## Work required
All of the data below is to be copied exactly.

Recorded information: Begin

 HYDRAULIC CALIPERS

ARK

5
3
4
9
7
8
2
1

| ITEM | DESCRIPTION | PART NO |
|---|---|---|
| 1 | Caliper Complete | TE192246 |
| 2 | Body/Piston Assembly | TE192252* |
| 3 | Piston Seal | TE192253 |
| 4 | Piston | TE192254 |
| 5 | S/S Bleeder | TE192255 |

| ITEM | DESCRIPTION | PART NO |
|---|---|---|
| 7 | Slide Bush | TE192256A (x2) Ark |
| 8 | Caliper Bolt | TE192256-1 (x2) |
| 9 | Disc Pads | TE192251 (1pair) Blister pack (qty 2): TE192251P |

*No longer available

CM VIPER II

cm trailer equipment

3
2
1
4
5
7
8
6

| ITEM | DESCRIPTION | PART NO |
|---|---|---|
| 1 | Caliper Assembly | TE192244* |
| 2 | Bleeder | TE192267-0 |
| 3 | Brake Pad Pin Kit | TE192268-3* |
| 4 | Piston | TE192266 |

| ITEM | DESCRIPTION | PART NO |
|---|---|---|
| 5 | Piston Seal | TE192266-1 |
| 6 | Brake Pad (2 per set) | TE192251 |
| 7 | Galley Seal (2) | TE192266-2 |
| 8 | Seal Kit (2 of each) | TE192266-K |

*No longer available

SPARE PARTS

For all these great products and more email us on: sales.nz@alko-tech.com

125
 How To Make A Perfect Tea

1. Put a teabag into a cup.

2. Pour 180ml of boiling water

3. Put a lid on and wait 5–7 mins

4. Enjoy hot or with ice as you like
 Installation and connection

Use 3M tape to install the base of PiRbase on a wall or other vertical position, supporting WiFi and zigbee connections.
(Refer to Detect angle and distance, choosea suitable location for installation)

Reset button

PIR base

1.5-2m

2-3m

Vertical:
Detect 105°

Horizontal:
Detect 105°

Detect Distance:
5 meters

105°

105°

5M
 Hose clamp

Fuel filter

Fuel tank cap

Recorded information: End

## Task result
 HYDRAULIC CALIPERS

ARK

5
3
4
9
7
8
2
1

| ITEM | DESCRIPTION | PART NO |
|---|---|---|
| 1 | Caliper Complete | TE192246 |
| 2 | Body/Piston Assembly | TE192252* |
| 3 | Piston Seal | TE192253 |
| 4 | Piston | TE192254 |
| 5 | S/S Bleeder | TE192255 |

| ITEM | DESCRIPTION | PART NO |
|---|---|---|
| 7 | Slide Bush | TE192256A (x2) Ark |
| 8 | Caliper Bolt | TE192256-1 (x2) |
| 9 | Disc Pads | TE192251 (1pair) Blister pack (qty 2): TE192251P |

*No longer available

CM VIPER II

cm trailer equipment

3
2
1
4
5
7
8
6

| ITEM | DESCRIPTION | PART NO |
|---|---|---|
| 1 | Caliper Assembly | TE192244* |
| 2 | Bleeder | TE192267-0 |
| 3 | Brake Pad Pin Kit | TE192268-3* |
| 4 | Piston | TE192266 |

| ITEM | DESCRIPTION | PART NO |
|---|---|---|
| 5 | Piston Seal | TE192266-1 |
| 6 | Brake Pad (2 per set) | TE192251 |
| 7 | Galley Seal (2) | TE192266-2 |
| 8 | Seal Kit (2 of each) | TE192266-K |

*No longer available

SPARE PARTS

For all these great products and more email us on: sales.nz@alko-tech.com

125
 How To Make A Perfect Tea

1. Put a teabag into a cup.

2. Pour 180ml of boiling water

3. Put a lid on and wait 5–7 mins

4. Enjoy hot or with ice as you like
 Installation and connection

Use 3M tape to install the base of PiRbase on a wall or other vertical position, supporting WiFi and zigbee connections.
(Refer to Detect angle and distance, choosea suitable location for installation)

Reset button

PIR base

1.5-2m

2-3m

Vertical:
Detect 105°

Horizontal:
Detect 105°

Detect Distance:
5 meters

105°

105°

5M
 Hose clamp

Fuel filter

Fuel tank cap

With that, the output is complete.